= TAREFA 1 =
Repita sem nenhuma alteração todas as linhas dos registros que aparecem mais abaixo.

A tragédia ianomâmi suscitou nas instituições a reação necessária de busca por responsáveis. O ministro da Justiça, Flávio Dino, pediu à Polícia Federal a abertura de inquérito para apurar crimes ambientais, omissão de socorro e genocídio. O ministro Luís Roberto Barroso, do Supremo Tribunal Federal (STF), determinou apuração de crimes ambientais, de desobediência, quebra de segredo de Justiça e também genocídio. Os alvos da investigação, ainda sigilosa, estão vinculados ao governo Jair Bolsonaro.

A acusação que desperta a maior controvérsia é a de genocídio, bordão entre opositores de Bolsonaro, ouvido também em declarações do presidente Luiz Inácio Lula da Silva. Trata-se do crime mais hediondo, definido nos textos legais como atos cometidos “com a intenção de destruir, no todo ou em parte, grupo nacional, étnico, racial ou religioso”. No caso dos ianomâmis, está satisfeita a característica mais importante do genocídio: o caráter coletivo do alvo, um grupo étnico indígena.

A definição foi criada pelo jurista Rafael Lemkin em 1944 para tipificar os crimes cometidos pelos nazistas contra judeus e outras minorias enquanto grupos. Mas sempre foi um crime difícil de comprovar. Nenhum nazista foi condenado por genocídio no Tribunal de Nuremberg, como queria Lemkin. Nenhum integrante do Khmer Rouge foi condenado por genocídio, apesar do extermínio de 2 milhões no Camboja. As condenações mais relevantes foram contra a matança dos tutsis em Ruanda e pelo massacre de muçulmanos em Srebrenica, na Bósnia.

= TAREFA 2 =
Transcreva na íntegra, sem mudar nada, o texto acima sobre a tragédia ianomâmi.

(Trecho do conjunto de dados)
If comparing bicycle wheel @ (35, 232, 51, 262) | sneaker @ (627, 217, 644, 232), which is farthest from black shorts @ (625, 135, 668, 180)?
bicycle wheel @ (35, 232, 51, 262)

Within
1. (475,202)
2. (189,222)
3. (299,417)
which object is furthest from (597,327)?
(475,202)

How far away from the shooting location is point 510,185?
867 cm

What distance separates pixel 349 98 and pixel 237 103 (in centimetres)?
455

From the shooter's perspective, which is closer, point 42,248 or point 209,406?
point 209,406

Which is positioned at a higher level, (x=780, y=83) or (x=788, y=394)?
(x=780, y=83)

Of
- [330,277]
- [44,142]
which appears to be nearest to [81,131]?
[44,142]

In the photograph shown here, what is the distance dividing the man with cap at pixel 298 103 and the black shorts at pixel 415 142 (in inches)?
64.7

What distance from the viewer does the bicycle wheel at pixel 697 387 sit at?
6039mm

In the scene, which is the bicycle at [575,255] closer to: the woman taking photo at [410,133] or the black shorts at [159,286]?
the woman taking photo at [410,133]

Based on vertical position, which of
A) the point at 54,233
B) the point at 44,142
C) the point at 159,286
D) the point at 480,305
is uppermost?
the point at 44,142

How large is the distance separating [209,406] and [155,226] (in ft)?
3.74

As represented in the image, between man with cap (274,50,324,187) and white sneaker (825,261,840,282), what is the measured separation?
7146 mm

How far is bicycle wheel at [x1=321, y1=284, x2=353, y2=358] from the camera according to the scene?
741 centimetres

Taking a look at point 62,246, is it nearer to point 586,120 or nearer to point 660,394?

= RESOLUÇÃO 1 =
If comparing bicycle wheel @ (35, 232, 51, 262) | sneaker @ (627, 217, 644, 232), which is farthest from black shorts @ (625, 135, 668, 180)?
bicycle wheel @ (35, 232, 51, 262)

Within
1. (475,202)
2. (189,222)
3. (299,417)
which object is furthest from (597,327)?
(475,202)

How far away from the shooting location is point 510,185?
867 cm

What distance separates pixel 349 98 and pixel 237 103 (in centimetres)?
455

From the shooter's perspective, which is closer, point 42,248 or point 209,406?
point 209,406

Which is positioned at a higher level, (x=780, y=83) or (x=788, y=394)?
(x=780, y=83)

Of
- [330,277]
- [44,142]
which appears to be nearest to [81,131]?
[44,142]

In the photograph shown here, what is the distance dividing the man with cap at pixel 298 103 and the black shorts at pixel 415 142 (in inches)?
64.7

What distance from the viewer does the bicycle wheel at pixel 697 387 sit at?
6039mm

In the scene, which is the bicycle at [575,255] closer to: the woman taking photo at [410,133] or the black shorts at [159,286]?
the woman taking photo at [410,133]

Based on vertical position, which of
A) the point at 54,233
B) the point at 44,142
C) the point at 159,286
D) the point at 480,305
is uppermost?
the point at 44,142

How large is the distance separating [209,406] and [155,226] (in ft)?
3.74

As represented in the image, between man with cap (274,50,324,187) and white sneaker (825,261,840,282), what is the measured separation?
7146 mm

How far is bicycle wheel at [x1=321, y1=284, x2=353, y2=358] from the camera according to the scene?
741 centimetres

Taking a look at point 62,246, is it nearer to point 586,120 or nearer to point 660,394?

= RESOLUÇÃO 2 =
A tragédia ianomâmi suscitou nas instituições a reação necessária de busca por responsáveis. O ministro da Justiça, Flávio Dino, pediu à Polícia Federal a abertura de inquérito para apurar crimes ambientais, omissão de socorro e genocídio. O ministro Luís Roberto Barroso, do Supremo Tribunal Federal (STF), determinou apuração de crimes ambientais, de desobediência, quebra de segredo de Justiça e também genocídio. Os alvos da investigação, ainda sigilosa, estão vinculados ao governo Jair Bolsonaro.

A acusação que desperta a maior controvérsia é a de genocídio, bordão entre opositores de Bolsonaro, ouvido também em declarações do presidente Luiz Inácio Lula da Silva. Trata-se do crime mais hediondo, definido nos textos legais como atos cometidos “com a intenção de destruir, no todo ou em parte, grupo nacional, étnico, racial ou religioso”. No caso dos ianomâmis, está satisfeita a característica mais importante do genocídio: o caráter coletivo do alvo, um grupo étnico indígena.

A definição foi criada pelo jurista Rafael Lemkin em 1944 para tipificar os crimes cometidos pelos nazistas contra judeus e outras minorias enquanto grupos. Mas sempre foi um crime difícil de comprovar. Nenhum nazista foi condenado por genocídio no Tribunal de Nuremberg, como queria Lemkin. Nenhum integrante do Khmer Rouge foi condenado por genocídio, apesar do extermínio de 2 milhões no Camboja. As condenações mais relevantes foram contra a matança dos tutsis em Ruanda e pelo massacre de muçulmanos em Srebrenica, na Bósnia.